> **Extract**:
▬▬▬

Michael Nakagawa
Research Algorithm & AI Engineer Philips
A Research, Algorithm, and AI Engineer at Philips Healthcare, he brings over two decades of experience spanning emergency care, patient monitoring, and innovation strategy. He specializes in ECG analysis, AI-driven algorithm development, software systems architecture, FDA submissions, and verification and validation, advancing clinically robust, regulatory-compliant healthcare technologies.
Seminars
A collaborative simulation where participants design and test autonomous AI agents, exploring how goals, constraints, and decision making logic shape system behavior.
- Teams confront a realistic scenario where an autonomous AI agent can write code, review PRs, run tests, and respond to cyber threats, forcing them to decide what actions they’re truly comfortable delegating
- Participants break into governance style groups (engineering, V&V, regulatory, cybersecurity, and patient safety) to define guardrails around autonomy, validation, documentation, risk, and oversight across the SDLC
- Live “curveballs” expose failure modes and challenge assumptions, culminating in a cross-discipline debate on what to allow, forbid, or reconsider, revealing blind spots and making agentic AI risks tangible
- Decide whether autonomous AI agents are advantageous in comparison to classic AI/ML models (such as Co-pilot)

▬▬▬

> **Entries shown**:
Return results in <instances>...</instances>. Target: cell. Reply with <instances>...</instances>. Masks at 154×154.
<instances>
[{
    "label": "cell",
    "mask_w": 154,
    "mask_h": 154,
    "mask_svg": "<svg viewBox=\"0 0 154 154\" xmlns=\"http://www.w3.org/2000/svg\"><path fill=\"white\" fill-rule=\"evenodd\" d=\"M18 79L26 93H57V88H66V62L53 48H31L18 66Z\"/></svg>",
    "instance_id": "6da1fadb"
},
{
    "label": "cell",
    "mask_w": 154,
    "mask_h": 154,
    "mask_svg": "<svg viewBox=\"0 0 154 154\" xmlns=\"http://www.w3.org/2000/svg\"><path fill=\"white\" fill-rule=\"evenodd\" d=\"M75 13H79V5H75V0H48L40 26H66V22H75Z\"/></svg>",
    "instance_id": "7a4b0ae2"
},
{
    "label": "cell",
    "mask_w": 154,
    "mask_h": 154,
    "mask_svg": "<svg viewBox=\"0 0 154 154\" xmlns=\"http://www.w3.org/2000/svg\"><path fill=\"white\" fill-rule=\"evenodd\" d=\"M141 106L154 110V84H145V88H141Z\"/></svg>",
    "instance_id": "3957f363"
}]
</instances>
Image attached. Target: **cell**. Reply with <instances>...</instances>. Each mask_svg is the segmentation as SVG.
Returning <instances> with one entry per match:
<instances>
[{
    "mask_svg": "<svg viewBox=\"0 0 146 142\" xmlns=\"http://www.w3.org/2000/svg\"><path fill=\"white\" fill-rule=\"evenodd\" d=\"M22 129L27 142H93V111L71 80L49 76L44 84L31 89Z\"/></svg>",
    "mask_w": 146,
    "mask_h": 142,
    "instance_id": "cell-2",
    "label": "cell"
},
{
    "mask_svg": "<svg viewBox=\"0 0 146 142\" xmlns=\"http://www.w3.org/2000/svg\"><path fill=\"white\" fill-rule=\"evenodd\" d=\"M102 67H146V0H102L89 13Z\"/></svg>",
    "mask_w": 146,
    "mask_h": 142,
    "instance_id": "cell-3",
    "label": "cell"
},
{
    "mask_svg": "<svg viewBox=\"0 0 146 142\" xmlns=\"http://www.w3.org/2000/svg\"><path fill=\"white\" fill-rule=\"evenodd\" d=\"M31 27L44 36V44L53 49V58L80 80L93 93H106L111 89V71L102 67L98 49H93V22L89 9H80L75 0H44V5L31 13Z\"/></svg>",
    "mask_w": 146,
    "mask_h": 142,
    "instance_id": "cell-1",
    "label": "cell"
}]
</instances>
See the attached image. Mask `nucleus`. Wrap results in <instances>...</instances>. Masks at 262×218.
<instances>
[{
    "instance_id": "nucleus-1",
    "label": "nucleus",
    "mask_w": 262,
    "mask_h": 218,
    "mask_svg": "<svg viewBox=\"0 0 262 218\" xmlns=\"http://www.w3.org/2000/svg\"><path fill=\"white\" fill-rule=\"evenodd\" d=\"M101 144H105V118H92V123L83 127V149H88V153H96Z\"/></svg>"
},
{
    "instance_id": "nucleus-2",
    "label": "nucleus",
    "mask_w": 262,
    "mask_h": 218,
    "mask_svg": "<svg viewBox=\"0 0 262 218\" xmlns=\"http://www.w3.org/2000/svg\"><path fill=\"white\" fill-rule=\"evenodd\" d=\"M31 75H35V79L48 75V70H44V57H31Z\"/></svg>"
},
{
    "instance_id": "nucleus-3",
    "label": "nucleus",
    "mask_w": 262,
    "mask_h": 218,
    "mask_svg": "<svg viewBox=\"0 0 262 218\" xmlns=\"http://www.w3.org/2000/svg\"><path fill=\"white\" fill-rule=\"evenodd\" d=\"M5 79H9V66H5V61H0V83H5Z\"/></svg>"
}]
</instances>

▬▬▬

> **Activities**:
A: According to the speaker profile, how much experience does Michael Nakagawa bring?
B: List every governance-style group that participants break into in the speaker profile.

> **Exercise results**:
A: Over two decades.

B:
- engineering
- V&V
- regulatory
- cybersecurity
- patient safety